▸ Data for this exercise
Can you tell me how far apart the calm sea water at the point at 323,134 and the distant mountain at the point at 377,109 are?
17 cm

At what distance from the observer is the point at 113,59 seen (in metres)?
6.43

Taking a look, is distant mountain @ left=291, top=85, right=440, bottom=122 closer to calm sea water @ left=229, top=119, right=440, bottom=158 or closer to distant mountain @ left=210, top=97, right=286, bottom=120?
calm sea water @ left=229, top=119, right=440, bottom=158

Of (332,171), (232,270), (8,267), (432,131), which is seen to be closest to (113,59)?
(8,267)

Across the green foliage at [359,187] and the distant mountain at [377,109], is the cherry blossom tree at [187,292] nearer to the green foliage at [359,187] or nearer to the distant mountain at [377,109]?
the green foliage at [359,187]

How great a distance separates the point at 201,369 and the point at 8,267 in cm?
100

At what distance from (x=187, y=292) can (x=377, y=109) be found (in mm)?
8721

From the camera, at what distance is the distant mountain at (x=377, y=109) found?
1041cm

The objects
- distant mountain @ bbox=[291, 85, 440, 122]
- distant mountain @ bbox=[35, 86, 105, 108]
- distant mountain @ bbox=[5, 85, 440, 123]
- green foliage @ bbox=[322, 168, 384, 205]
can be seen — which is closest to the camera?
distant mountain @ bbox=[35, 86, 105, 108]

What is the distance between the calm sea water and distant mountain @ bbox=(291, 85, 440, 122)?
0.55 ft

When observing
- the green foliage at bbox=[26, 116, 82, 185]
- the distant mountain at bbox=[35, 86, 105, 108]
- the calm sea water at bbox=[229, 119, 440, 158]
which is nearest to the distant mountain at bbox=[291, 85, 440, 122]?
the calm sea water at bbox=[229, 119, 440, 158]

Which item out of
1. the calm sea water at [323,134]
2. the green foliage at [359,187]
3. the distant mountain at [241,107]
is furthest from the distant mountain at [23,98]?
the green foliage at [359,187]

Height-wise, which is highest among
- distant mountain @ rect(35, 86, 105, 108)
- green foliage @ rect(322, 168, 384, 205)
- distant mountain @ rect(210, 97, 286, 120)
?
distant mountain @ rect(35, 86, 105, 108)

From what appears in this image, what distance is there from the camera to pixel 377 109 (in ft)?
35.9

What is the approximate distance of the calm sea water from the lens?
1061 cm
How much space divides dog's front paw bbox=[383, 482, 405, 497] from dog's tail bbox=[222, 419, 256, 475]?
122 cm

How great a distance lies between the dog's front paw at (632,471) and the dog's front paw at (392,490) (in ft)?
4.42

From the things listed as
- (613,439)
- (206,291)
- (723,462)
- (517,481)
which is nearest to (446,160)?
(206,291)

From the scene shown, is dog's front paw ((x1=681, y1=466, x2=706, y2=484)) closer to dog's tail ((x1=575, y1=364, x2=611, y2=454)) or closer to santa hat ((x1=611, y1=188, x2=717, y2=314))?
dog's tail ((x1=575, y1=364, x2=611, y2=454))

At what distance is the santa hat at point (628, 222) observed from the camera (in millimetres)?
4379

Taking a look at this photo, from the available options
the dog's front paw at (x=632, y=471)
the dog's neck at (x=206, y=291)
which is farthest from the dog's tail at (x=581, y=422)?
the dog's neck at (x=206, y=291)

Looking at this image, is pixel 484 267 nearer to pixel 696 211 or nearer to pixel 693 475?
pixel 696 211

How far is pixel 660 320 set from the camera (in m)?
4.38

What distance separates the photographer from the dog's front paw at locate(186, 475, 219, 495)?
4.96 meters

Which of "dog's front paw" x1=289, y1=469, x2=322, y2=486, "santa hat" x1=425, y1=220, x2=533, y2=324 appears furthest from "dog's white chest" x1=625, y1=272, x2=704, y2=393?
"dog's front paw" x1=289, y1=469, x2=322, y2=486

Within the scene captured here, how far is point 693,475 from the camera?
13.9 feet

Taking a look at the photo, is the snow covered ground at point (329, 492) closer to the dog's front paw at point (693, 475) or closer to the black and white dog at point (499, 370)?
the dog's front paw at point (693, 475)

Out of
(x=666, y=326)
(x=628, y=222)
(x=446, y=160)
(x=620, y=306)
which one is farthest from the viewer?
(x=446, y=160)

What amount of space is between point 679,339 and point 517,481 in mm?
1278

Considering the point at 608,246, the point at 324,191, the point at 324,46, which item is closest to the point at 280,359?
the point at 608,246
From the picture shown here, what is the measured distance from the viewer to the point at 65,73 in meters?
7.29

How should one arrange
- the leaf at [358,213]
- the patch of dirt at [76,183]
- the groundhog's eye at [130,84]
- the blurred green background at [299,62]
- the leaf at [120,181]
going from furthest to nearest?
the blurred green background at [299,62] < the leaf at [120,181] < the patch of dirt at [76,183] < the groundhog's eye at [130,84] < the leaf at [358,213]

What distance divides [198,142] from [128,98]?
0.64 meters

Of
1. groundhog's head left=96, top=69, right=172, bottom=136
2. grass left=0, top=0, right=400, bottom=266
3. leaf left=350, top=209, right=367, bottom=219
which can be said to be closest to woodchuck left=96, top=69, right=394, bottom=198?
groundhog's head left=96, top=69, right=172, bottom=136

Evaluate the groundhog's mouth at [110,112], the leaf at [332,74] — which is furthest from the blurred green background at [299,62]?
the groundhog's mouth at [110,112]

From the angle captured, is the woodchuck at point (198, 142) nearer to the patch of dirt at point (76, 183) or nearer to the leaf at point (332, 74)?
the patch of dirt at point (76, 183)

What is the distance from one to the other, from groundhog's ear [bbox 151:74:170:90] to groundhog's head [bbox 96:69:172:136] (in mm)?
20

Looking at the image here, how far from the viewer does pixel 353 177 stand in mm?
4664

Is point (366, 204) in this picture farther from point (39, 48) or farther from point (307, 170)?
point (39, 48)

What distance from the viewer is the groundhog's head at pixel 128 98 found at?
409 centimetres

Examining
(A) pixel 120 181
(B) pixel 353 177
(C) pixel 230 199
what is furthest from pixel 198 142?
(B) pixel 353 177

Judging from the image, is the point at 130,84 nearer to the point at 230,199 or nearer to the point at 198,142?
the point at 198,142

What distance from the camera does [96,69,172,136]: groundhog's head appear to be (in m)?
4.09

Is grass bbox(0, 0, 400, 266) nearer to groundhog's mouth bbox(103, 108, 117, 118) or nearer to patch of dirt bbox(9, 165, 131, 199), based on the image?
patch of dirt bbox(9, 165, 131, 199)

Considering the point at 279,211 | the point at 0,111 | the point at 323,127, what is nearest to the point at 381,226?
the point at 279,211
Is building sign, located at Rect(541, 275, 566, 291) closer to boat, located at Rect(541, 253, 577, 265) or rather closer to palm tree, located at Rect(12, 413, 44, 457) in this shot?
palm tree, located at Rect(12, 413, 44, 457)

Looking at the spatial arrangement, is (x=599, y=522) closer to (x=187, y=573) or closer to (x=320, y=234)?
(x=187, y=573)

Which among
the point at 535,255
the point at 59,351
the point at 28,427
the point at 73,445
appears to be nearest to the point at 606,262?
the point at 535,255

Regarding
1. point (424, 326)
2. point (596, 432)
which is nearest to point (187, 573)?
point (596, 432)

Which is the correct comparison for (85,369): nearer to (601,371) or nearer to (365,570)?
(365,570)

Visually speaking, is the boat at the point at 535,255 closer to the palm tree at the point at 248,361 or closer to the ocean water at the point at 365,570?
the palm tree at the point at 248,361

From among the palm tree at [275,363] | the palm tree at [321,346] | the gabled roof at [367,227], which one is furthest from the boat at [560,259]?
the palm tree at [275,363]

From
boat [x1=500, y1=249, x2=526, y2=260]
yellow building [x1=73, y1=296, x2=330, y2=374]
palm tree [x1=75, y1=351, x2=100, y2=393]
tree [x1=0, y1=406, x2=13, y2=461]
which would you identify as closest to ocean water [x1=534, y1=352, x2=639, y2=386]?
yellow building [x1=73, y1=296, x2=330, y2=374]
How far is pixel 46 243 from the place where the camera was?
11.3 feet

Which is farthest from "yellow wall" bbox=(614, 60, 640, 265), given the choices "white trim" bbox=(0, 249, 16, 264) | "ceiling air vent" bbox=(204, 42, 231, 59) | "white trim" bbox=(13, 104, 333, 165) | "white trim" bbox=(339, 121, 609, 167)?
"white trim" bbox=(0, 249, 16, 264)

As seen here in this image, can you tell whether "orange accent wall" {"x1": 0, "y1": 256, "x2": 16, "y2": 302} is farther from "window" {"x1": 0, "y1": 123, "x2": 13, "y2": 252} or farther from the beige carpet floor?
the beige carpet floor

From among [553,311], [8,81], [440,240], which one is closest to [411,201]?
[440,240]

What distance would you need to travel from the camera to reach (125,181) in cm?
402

▸ Work instructions
Copy out the lines above word for word, starting with the line that contains "As seen here" and going through the last line, with both ends included.

▸ Response
As seen here in this image, can you tell whether "orange accent wall" {"x1": 0, "y1": 256, "x2": 16, "y2": 302} is farther from "window" {"x1": 0, "y1": 123, "x2": 13, "y2": 252} or farther from the beige carpet floor?
the beige carpet floor

From among [553,311], [8,81], [440,240], which one is closest to [411,201]?
[440,240]

What distance would you need to travel from the camera to reach (125,181) in cm?
402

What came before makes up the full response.